Exploitation sans autorisation d'une installation classée

Les faits étaient les suivants : une pollution du ruisseau traversant le centre de traitement des ordures ménagères de la commune de Saint-Girons-d'Aiguevives (Gironde) avait été décelée en aval de ce centre. Une enquête avait mis en évidence que cette pollution provenait d'activités qui n'étaient pas conformes aux autorisations administratives délivrées. La société Surca, devenue la société Sita Sud-Ouest, qui assurait le fonctionnement du centre dans le cadre d'un marché public conclu avec le syndicat intercommunal de collecte et de traitement des ordures ménagères (Sictom), a été poursuivie pour exploitation sans autorisation d'une installation classée.

La société Sita s'était vue condamnée en appel à 15.000 euros d'amende pour ce délit ainsi que pour celui de pollution de cours d'eau. La cour d'appel de Bordeaux avait relevé que la société Surca, spécialisée dans le traitement des déchets, était l'exploitante sur le site. Si elle n'avait pas de son seul chef la possibilité de faire cesser l'exploitation du centre, avaient relevé les juges d'appel, son dirigeant était un professionnel de l'environnement ne pouvant méconnaître la législation applicable. Il appartenait donc à cette société de vérifier, avant de contracter avec le Sictom, que ce dernier disposait bien des autorisations requises. De plus, la société avait délibérément laissé se poursuivre les activités de compostage et de transfert de déchets du centre sans l'autorisation requise.

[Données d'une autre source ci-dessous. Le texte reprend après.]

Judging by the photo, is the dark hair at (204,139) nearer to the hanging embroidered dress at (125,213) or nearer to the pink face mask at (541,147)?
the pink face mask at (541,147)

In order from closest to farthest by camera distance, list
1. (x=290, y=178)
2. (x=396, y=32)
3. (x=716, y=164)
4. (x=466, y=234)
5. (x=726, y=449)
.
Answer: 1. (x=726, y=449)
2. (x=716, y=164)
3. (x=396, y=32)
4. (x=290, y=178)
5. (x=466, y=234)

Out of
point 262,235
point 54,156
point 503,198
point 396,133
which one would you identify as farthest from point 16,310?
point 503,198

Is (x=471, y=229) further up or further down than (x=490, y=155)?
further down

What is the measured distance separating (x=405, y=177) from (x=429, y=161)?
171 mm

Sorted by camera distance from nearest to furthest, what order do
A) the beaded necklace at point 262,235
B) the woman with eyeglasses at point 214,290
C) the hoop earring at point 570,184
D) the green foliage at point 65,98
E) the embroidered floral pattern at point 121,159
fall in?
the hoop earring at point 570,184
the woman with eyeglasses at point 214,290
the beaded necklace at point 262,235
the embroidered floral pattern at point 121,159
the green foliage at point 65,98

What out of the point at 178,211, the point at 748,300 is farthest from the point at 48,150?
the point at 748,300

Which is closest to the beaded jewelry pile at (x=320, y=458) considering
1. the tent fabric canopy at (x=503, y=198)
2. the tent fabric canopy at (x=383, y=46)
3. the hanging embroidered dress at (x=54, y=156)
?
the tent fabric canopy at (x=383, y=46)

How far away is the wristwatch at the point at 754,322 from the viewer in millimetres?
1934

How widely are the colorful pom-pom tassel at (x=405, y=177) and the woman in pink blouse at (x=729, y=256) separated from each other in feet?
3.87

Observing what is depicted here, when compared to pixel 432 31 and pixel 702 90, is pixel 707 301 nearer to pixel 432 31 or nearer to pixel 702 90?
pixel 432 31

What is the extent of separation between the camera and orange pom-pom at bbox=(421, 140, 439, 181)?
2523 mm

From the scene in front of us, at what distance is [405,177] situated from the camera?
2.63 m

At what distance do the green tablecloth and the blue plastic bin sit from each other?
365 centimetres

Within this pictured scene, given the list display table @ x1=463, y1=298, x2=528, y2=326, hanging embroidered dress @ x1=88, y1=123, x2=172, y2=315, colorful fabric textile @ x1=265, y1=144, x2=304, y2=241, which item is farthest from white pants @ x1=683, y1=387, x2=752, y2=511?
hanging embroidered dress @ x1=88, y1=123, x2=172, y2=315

Compte tenu de ces éléments, et du fait que la personne "exerçant effectivement l'activité" dispose également de la qualité d'exploitant, même si ce n'est pas elle qui était titulaire de l'autorisation administrative initiale d'exploiter, la Cour de cassation rejette le pourvoi de la société, confirmant ainsi sa condamnation pénale.

Auditer la conformité des autorisations avant de contracter

Quel enseignement tiré de cette décision qui n'est pas neutre pour les sociétés exploitant des ICPE dans le cadre d'un marché public ainsi que pour les collectivités avec lesquelles elles contractent ?

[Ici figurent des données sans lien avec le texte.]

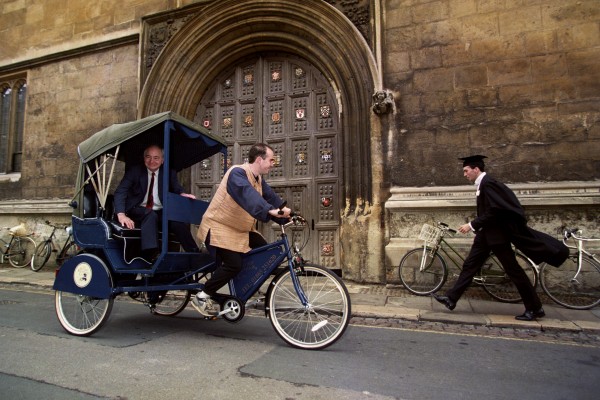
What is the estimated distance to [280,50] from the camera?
28.0 feet

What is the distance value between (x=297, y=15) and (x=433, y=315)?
6.03m

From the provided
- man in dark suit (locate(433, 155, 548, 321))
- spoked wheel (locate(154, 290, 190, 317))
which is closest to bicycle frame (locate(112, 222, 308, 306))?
spoked wheel (locate(154, 290, 190, 317))

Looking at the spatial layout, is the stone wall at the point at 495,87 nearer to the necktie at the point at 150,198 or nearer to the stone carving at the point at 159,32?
the necktie at the point at 150,198

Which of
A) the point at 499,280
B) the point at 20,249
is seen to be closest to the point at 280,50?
the point at 499,280

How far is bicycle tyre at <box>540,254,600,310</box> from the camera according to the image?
5.27 metres

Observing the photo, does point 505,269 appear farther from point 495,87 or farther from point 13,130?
point 13,130

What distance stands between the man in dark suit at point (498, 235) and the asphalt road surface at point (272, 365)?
0.82m

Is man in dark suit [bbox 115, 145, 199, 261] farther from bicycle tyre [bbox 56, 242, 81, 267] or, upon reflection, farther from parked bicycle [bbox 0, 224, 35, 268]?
parked bicycle [bbox 0, 224, 35, 268]

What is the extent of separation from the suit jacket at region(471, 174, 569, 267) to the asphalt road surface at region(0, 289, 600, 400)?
1.13m

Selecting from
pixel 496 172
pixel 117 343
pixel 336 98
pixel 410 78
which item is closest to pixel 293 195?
pixel 336 98

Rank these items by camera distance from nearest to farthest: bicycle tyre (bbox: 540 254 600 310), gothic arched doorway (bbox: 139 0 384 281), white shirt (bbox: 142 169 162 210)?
white shirt (bbox: 142 169 162 210), bicycle tyre (bbox: 540 254 600 310), gothic arched doorway (bbox: 139 0 384 281)

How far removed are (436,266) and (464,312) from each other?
1.16 m

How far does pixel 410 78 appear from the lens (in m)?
6.86

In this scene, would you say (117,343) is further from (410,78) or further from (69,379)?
(410,78)
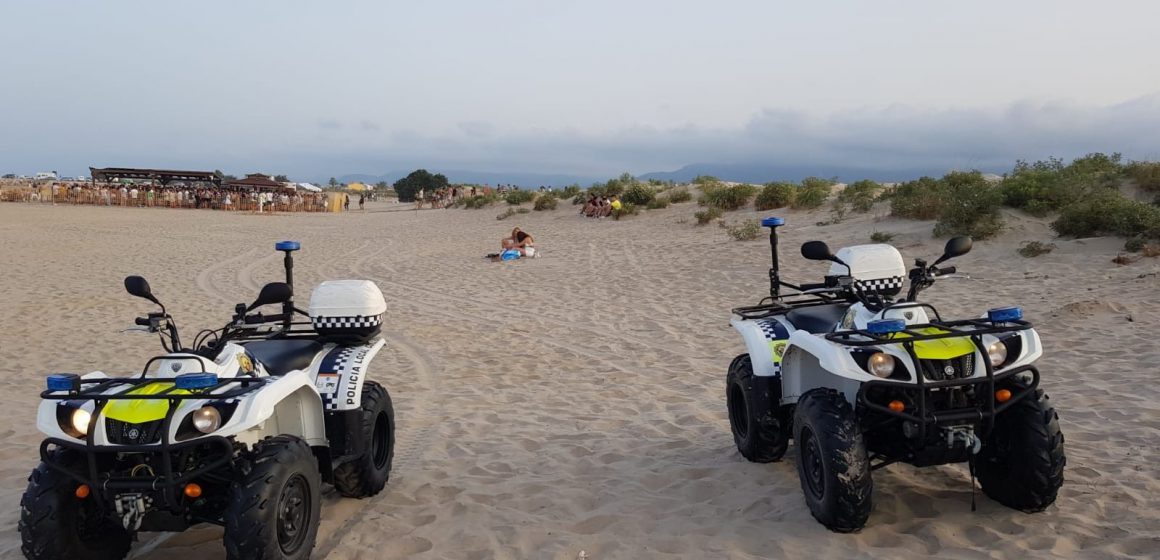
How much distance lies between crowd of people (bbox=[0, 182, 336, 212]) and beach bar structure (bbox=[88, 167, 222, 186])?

"Avant de déposer son offre, un candidat à l'attribution d'un marché public (ou d'une délégation de service public) portant sur l'exploitation d'une ICPE doit auditer avec la plus grande attention la conformité des autorisations détenues par la personne publique adjudicatrice à la législation relative aux ICPE", estime Yann Borel, avocat au cabinet Green Law Avocat.

"Il pourra être délicat pour un candidat à un marché public d'exploitation d'une ICPE de procéder à un audit suffisamment complet de la situation juridique exacte de l'ICPE concernée", estime toutefois son confrère Arnaud Gossement. Tout comme, ajoute-t-il, il peut être délicat pour le titulaire du contrat, en cours d'exécution, de contraindre la collectivité à exécuter ses obligations vis à vis de l'Administration.

Voilà en tous cas les candidats à de tels marchés prévenus des risques judiciaires encourus.